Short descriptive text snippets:
------------------------

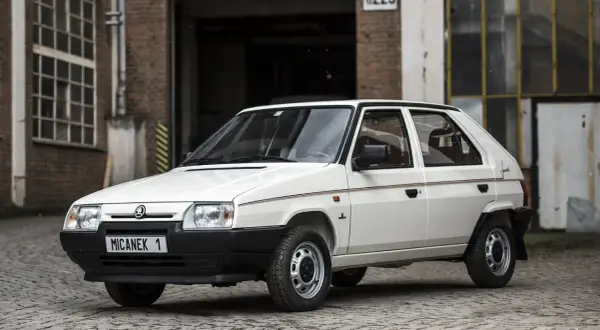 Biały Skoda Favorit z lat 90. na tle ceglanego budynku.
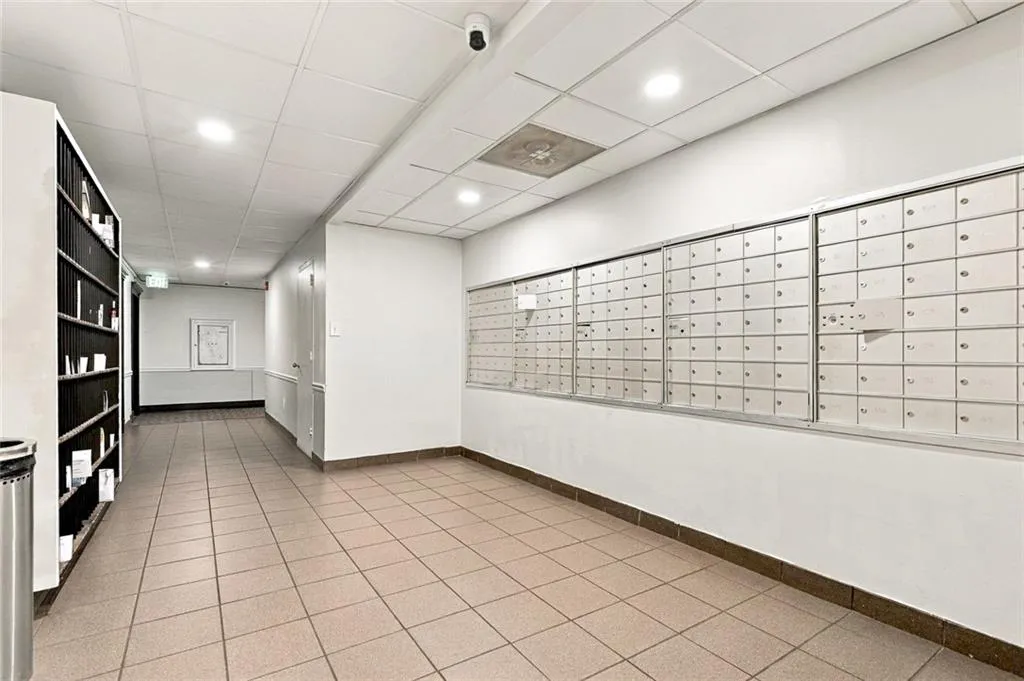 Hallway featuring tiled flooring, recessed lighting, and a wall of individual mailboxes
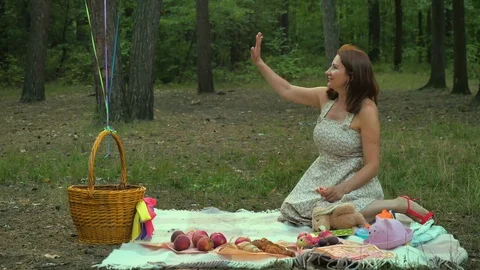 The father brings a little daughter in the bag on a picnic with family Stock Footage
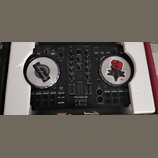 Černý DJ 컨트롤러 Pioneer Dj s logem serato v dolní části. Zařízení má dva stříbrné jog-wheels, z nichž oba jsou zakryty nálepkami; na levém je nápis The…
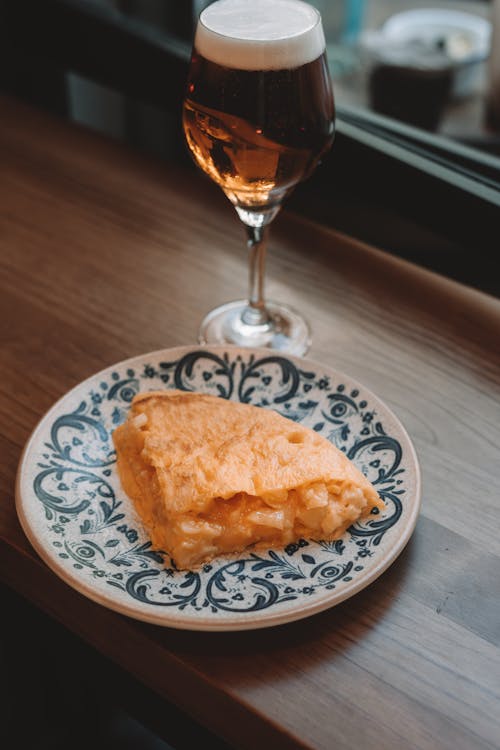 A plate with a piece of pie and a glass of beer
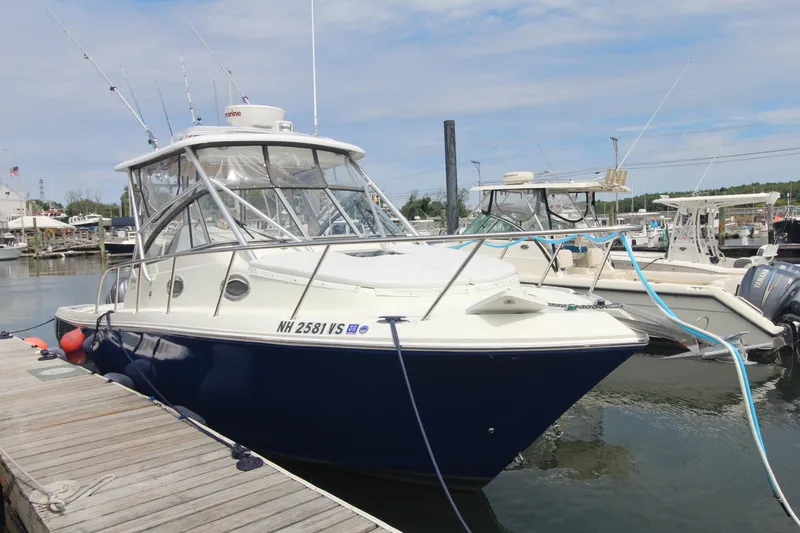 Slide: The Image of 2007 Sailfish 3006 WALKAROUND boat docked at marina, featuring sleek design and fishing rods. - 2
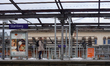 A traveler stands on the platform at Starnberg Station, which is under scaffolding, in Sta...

------------------------

**Work instructions:** Reproduce only the lines running from the beginning of the entries above to the line holding "A plate with", inclusive. Pictures stay out of the copy.

**Written answer:**
 Biały Skoda Favorit z lat 90. na tle ceglanego budynku.
 Hallway featuring tiled flooring, recessed lighting, and a wall of individual mailboxes
 The father brings a little daughter in the bag on a picnic with family Stock Footage
 Černý DJ 컨트롤러 Pioneer Dj s logem serato v dolní části. Zařízení má dva stříbrné jog-wheels, z nichž oba jsou zakryty nálepkami; na levém je nápis The…
 A plate with a piece of pie and a glass of beer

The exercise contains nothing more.